Jetzt sind Sie wieder für vier Jahre gewählt, als «Ratspräsident des Schweizerischen Evangelischen Kirchenbundes (SEK)». Ein langer Titel. «Reformierter Bischof» wäre Ihnen lieber gewesen. Doch es kam zum «geköpften Bischof» (so die «Aargauer Zeitung»).
Die Reformierten haben Nein gesagt zu Ihrem Machtanspruch. Natürlich verstehe ich den Drang, der Kirche, die immer kleiner, ärmer und älter wird, eine starke Stimme, einen Leuchtturm zu geben. Gerade jetzt, wo der Papst im reformierten (!) Genf von 70'000 zahlenden Zuschauern wie ein Popstar gefeiert wird.
Ein reformierter Oberhirte muss seine Stimme erheben
Aber eben: Das Rezept für mehr Aufmerksamkeit kann nicht sein, dem Papst hinterherzurennen. Sie werden nicht besser wahrgenommen, wenn Ihr silbernes Kreuz auf der Brust noch grösser wird.
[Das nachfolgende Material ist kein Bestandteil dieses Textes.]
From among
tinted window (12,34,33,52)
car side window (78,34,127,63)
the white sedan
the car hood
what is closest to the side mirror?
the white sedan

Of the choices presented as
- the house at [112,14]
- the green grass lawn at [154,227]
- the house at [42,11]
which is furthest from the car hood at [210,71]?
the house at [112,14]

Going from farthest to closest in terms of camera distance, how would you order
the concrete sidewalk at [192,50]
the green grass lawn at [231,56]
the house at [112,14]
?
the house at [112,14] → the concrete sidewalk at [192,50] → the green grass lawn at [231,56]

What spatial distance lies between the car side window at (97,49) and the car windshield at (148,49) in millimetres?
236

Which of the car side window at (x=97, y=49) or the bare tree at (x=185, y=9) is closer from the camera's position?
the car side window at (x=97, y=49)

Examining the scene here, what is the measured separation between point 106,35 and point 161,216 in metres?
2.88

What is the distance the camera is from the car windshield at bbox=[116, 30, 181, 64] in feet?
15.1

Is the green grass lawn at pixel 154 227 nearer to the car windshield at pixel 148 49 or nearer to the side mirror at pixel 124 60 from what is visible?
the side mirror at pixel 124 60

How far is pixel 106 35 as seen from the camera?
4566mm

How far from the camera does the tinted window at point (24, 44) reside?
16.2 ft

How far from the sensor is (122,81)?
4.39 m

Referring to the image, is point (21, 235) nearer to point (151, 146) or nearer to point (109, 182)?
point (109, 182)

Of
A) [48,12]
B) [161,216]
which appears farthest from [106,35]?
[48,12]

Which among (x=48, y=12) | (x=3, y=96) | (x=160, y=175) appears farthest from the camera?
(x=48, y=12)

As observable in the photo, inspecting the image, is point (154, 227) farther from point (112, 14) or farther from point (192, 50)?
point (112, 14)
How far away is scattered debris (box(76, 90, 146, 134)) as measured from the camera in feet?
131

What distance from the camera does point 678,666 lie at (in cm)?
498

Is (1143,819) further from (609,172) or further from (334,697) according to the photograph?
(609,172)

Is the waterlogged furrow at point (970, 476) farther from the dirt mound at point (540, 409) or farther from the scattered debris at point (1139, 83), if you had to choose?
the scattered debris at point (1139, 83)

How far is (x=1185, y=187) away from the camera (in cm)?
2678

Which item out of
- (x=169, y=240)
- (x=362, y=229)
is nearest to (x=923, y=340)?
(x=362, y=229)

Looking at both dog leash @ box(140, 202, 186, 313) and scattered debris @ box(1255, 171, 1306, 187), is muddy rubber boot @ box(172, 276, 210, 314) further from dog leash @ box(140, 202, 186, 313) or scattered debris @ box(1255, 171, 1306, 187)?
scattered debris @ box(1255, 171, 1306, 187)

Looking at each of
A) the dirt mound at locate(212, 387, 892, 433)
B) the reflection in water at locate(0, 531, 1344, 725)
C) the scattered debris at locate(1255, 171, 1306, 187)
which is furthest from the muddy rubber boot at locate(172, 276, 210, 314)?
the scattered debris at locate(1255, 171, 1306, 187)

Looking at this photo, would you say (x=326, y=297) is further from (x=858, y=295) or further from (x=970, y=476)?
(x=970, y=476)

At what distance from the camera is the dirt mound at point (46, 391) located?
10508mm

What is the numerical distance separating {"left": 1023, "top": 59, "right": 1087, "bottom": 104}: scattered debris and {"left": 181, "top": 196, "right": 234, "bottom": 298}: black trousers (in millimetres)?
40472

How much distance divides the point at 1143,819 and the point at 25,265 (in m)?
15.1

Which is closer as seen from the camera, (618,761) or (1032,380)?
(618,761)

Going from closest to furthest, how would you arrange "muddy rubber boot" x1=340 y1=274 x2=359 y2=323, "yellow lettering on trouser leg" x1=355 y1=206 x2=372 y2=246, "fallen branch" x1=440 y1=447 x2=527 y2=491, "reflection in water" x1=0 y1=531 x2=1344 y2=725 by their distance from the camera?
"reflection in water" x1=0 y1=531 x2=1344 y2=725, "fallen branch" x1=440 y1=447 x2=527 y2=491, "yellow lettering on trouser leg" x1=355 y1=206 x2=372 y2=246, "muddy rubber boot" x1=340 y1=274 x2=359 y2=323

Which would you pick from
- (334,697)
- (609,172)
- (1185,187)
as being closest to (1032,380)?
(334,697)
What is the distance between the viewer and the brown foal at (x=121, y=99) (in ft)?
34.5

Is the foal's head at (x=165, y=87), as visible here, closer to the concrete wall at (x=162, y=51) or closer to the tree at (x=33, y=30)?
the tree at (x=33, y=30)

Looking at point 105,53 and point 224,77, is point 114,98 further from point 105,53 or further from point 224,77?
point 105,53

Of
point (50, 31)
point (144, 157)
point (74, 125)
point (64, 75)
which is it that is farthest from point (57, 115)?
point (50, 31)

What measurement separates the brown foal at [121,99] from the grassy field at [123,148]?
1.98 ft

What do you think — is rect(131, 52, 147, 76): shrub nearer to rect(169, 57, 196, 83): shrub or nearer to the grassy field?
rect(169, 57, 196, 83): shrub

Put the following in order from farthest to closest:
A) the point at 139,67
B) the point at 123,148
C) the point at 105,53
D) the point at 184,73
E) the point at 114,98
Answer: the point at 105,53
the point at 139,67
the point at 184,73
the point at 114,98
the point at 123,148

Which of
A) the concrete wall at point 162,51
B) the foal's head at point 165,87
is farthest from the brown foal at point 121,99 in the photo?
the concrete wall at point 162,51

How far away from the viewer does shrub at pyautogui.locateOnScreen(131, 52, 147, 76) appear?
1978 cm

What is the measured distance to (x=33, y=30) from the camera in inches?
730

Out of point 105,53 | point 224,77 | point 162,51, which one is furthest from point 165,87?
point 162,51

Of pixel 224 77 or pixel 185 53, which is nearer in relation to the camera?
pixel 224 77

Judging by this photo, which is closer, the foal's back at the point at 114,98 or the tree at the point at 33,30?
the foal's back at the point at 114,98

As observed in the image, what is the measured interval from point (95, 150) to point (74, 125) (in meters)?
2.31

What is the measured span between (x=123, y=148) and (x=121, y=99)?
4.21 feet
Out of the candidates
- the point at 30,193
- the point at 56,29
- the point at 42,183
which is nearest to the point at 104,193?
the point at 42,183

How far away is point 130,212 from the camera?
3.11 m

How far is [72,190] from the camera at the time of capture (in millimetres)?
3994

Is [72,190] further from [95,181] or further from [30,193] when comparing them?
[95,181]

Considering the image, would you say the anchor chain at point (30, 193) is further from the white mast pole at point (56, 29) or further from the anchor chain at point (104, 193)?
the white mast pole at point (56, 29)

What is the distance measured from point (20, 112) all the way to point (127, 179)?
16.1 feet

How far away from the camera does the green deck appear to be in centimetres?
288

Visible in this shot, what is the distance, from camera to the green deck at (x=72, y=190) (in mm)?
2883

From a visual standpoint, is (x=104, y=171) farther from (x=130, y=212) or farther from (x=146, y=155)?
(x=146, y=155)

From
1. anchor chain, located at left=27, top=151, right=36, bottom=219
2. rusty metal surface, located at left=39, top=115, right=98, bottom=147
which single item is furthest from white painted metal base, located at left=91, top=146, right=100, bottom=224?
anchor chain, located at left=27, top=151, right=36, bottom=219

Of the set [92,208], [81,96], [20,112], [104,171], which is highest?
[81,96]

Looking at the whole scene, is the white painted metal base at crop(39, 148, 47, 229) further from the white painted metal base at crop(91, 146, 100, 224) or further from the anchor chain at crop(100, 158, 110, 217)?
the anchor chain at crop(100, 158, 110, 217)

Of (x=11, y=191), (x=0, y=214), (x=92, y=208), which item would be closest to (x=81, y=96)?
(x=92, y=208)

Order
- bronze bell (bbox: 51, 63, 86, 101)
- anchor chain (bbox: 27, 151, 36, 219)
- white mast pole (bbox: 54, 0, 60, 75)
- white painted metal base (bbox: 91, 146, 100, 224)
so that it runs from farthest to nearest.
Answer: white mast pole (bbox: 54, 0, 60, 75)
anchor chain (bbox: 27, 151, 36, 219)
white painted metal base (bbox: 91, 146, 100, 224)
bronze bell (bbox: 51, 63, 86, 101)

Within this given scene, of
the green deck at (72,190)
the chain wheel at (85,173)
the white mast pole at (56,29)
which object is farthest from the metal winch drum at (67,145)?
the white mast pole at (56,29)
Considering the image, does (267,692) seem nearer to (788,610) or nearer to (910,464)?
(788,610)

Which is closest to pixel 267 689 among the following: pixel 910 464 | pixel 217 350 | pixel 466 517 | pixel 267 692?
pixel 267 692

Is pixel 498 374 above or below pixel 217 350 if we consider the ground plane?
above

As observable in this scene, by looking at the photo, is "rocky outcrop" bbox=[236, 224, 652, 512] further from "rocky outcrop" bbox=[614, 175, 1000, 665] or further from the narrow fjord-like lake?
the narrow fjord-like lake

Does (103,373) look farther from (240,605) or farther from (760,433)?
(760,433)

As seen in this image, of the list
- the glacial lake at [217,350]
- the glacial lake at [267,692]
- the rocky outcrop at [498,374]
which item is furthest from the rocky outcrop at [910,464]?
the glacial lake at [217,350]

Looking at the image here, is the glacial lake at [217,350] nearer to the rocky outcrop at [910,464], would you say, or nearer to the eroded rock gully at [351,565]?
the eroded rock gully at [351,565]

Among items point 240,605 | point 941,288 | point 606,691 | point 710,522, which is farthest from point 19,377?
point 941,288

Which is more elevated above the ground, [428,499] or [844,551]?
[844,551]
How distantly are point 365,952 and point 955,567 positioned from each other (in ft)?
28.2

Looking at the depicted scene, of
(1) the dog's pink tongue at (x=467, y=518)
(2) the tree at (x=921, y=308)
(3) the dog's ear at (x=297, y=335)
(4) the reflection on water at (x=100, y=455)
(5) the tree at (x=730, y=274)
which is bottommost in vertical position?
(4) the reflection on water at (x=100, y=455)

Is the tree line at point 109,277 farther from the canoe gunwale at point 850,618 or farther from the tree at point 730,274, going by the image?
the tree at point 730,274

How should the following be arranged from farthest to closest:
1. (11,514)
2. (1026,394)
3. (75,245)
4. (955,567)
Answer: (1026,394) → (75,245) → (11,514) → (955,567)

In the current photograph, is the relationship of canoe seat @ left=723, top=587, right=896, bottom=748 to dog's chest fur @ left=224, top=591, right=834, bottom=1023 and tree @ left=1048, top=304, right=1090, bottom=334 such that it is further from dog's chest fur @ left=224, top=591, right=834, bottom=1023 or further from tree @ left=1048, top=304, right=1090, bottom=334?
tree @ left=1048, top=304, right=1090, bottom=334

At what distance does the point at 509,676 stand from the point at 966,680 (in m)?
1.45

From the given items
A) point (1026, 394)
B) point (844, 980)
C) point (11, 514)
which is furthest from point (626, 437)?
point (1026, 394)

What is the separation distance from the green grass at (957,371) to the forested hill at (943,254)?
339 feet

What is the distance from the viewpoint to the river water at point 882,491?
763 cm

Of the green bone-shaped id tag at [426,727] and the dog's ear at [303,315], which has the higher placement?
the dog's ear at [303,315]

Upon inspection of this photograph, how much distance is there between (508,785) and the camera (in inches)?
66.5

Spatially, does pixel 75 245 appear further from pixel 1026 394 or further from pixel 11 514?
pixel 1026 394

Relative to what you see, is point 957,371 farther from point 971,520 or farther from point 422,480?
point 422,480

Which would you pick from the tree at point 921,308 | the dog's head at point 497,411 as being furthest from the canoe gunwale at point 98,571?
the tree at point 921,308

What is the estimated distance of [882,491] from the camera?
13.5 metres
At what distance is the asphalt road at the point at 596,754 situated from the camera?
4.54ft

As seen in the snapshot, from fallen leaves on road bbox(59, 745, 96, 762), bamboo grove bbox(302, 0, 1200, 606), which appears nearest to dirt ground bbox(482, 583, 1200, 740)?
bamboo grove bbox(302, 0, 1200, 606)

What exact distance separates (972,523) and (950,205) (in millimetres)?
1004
Nutzen Sie lieber Ihr Amt, um dem Papst auf gut reformierte Art Konter zu geben, Themen gibts genug.
Francesco hat soeben den Schwangerschaftsabbruch bei schwer kranken Föten mit Programmen der Nazis verglichen und wieder einmal erklärt, dass nur Familien, die von einem Mann und einer Frau gebildet werden, Ebenbild Gottes sein können. Konservative Diskreditierung der Homo-Ehe im alten Stil des Vatikans. Gegen solches müsste ein reformierter Oberhirte seine Stimme erheben. Oder für die Gleichberechtigung der Frauen in den Kirchen.
Gemeinsame Auftritte mit katholischen Würdenträgern im Sinn von Friede-Freude-Eierkuchen-Ökumene sind nichts anderes als Anerkennung des Primats der katholischen Kirche. Aber eben: Für die Verkündigung fortschrittlicher reformierter Standpunkte braucht es Mut, nicht nur Attitüden.